You can only run tw_cli as root, so either su or sudo it.

You can either run it as as program with its own command line i.e. cd to wherever you've installed it and then

[user@box name]# ./tw_cli

to get the command line, and then run the the commands e.g.

//box name> show

Or you can run it as a shell utility e.g. 

[user@box name]# ./tw_cli show

We'll assume from here on in that we're running it at the shell command line.

Some commands and tw_cli's responses explained

First of all, let's get the big picture

[user@box name]# ./tw_cli show

or

[user@box name]# ./tw_cli info

 

which both return, for example:

Ctl   Model        (V)Ports  Drives   Units   NotOpt  RRate   VRate  BBU
------------------------------------------------------------------------
c0    8006-2LP     2             2          1         1           3       -        -       

This means controller c0 has two drives on two ports, one of which has a problem.

Now try

[user@box name]# ./tw_cli info c0

This asks for info on unit c0

Unit  UnitType  Status         %RCmpl  %V/I/M  Stripe  Size(GB)  Cache  AVrfy
------------------------------------------------------------------------------
u0    RAID-1    DEGRADED       -       -       -       139.735   ON     -      

Port   Status           Unit   Size        Blocks        Serial
---------------------------------------------------------------
p0     DEGRADED         u0     139.73 GB   293046768     WD-WMAP41084290     
p1     OK               u0     139.73 GB   293046768     WD-WXC0CA9D2877    

Very similar to this is

[user@box name]# ./tw_cli info c0 u0

this produces the same info as above but in a slightly more compact form:

Unit     UnitType  Status         %RCmpl  %V/I/M  Port  Stripe  Size(GB)
------------------------------------------------------------------------
u0       RAID-1    DEGRADED       -       -       -     -       139.735   
u0-0     DISK      DEGRADED       -       -       p0    -       139.735   
u0-1     DISK      OK             -       -       p1    -       139.735  

Here u0-0 means unit u0, port p0

Both of the above outputs show there are two drives in our RAID-1 array. Our array has only one unit - u0, which I think is standard for RAID-1. I think that other RAID configurations RAID-10 or RAID-6 might have more than one unit per controller, but as this doesn't affect us, I haven't paid too much attention.

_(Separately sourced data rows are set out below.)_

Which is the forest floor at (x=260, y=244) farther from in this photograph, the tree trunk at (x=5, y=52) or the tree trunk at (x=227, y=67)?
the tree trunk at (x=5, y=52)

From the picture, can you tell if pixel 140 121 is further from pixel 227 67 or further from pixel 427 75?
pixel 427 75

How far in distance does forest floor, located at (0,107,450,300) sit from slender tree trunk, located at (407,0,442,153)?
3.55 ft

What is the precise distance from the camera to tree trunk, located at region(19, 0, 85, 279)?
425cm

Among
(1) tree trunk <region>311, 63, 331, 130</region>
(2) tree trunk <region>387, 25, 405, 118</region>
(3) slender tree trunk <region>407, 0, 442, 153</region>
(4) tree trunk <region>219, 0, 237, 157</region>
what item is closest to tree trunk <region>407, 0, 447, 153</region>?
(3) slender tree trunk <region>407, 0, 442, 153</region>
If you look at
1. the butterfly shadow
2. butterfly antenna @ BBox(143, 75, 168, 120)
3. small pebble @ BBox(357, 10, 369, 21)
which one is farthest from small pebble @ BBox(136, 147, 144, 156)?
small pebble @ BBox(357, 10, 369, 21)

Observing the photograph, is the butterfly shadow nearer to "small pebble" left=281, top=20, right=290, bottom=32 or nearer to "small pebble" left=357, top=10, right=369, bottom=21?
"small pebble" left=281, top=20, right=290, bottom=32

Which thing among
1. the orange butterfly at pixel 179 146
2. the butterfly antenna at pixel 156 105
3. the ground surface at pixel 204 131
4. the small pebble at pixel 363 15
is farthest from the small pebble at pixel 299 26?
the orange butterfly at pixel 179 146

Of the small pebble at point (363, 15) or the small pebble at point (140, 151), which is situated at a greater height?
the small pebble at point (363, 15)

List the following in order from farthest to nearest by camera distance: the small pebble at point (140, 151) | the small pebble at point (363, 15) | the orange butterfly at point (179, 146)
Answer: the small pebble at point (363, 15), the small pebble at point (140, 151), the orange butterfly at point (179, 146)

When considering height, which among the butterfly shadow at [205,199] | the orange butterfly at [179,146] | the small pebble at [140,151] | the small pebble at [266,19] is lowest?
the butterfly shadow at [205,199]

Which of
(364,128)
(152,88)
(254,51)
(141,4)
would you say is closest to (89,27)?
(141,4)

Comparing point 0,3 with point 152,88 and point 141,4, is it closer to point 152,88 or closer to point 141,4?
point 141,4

 The RAID array is degraded i.e. it is not functioning properly. In this case it is because the disk on port p0 is itself degraded. This probably means it has errors, but it may just mean it has stopped working properly for another reason, so it may be worth trying to rebuild the array again. You do this as follows:

[user@box name]# ./tw_cli maint remove c0 p0

 This removes the degraded disk from the array, producing the following output

Removing port /c0/p0 ... Done.

If we now run:

[user@box name]# ./tw_cli info c0 u0

we get a slightly different result

Unit     UnitType  Status         %RCmpl  %V/I/M  Port  Stripe  Size(GB)
------------------------------------------------------------------------
u0       RAID-1    DEGRADED       -       -       -     -       139.735   
u0-0     DISK      DEGRADED       -       -       -     -       139.735   
u0-1     DISK      OK             -       -       p1    -       139.735  

The only difference here is that disk u0-0 is no longer assigned to port 0. Now you have to find the disk again...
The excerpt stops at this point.